* EXTRAIT D'ENTRETIEN
%%

Aujourd’hui, nous avons l’honneur de vous présenter François Des Robert, senior banker chez Edmond de Rothschild. Spécialiste du vin et de l’asset management, il revient sur son parcours et sur les activités de la banque Edmond de Rothschild. Une banque privée au coeur du monde du vin : vous saurez tout sur l’investissement dans le vin !

Est-ce que vous pouvez vous présenter et revenir un peu sur votre carrière ?

Je suis banquier depuis toujours. J’ai été chez Paribas pendant 15 ans et chez Edmond de Rothschild depuis 1990. J’ai été recruté par Edmond de Rothschild et Bernard Eisenberg qui était président de la banque. J’ai été recruté pour créer Edmond de Rothschild Asset Management dont j’étais le directeur au conseil de surveillance et au directoire. Nous étions en 1990 avec un portefeuille de 100 millions de francs et en 2003 nous en étions à 11 milliards d’euros. Michel Cicurel, alors président de la banque, m’a nommé au comité de direction de générale, en charge des groupes familiaux. J’ai quitté l’asset management pour m’occuper de ces groupes. C’est à la suite du conseil des grands groupes familiaux que certains m’ont demandé de diversifier leurs actifs.

%%

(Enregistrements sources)

%%

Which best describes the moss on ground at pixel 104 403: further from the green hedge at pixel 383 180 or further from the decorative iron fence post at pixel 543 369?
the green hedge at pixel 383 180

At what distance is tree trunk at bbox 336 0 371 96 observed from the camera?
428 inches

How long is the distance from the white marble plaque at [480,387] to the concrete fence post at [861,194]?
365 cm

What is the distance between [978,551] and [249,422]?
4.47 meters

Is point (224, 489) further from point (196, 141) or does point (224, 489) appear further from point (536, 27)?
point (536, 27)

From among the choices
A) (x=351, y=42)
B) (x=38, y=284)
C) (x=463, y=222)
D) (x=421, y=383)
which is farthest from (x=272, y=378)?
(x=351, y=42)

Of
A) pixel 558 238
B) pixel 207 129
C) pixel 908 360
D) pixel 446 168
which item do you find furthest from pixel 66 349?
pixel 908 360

%%

* CONSIGNE
Reproduisez mot pour mot l'entretien avec François Des Robert, en entier. Appuyez-vous uniquement sur l'entretien.

* CORRIGÉ
Aujourd’hui, nous avons l’honneur de vous présenter François Des Robert, senior banker chez Edmond de Rothschild. Spécialiste du vin et de l’asset management, il revient sur son parcours et sur les activités de la banque Edmond de Rothschild. Une banque privée au coeur du monde du vin : vous saurez tout sur l’investissement dans le vin !

Est-ce que vous pouvez vous présenter et revenir un peu sur votre carrière ?

Je suis banquier depuis toujours. J’ai été chez Paribas pendant 15 ans et chez Edmond de Rothschild depuis 1990. J’ai été recruté par Edmond de Rothschild et Bernard Eisenberg qui était président de la banque. J’ai été recruté pour créer Edmond de Rothschild Asset Management dont j’étais le directeur au conseil de surveillance et au directoire. Nous étions en 1990 avec un portefeuille de 100 millions de francs et en 2003 nous en étions à 11 milliards d’euros. Michel Cicurel, alors président de la banque, m’a nommé au comité de direction de générale, en charge des groupes familiaux. J’ai quitté l’asset management pour m’occuper de ces groupes. C’est à la suite du conseil des grands groupes familiaux que certains m’ont demandé de diversifier leurs actifs.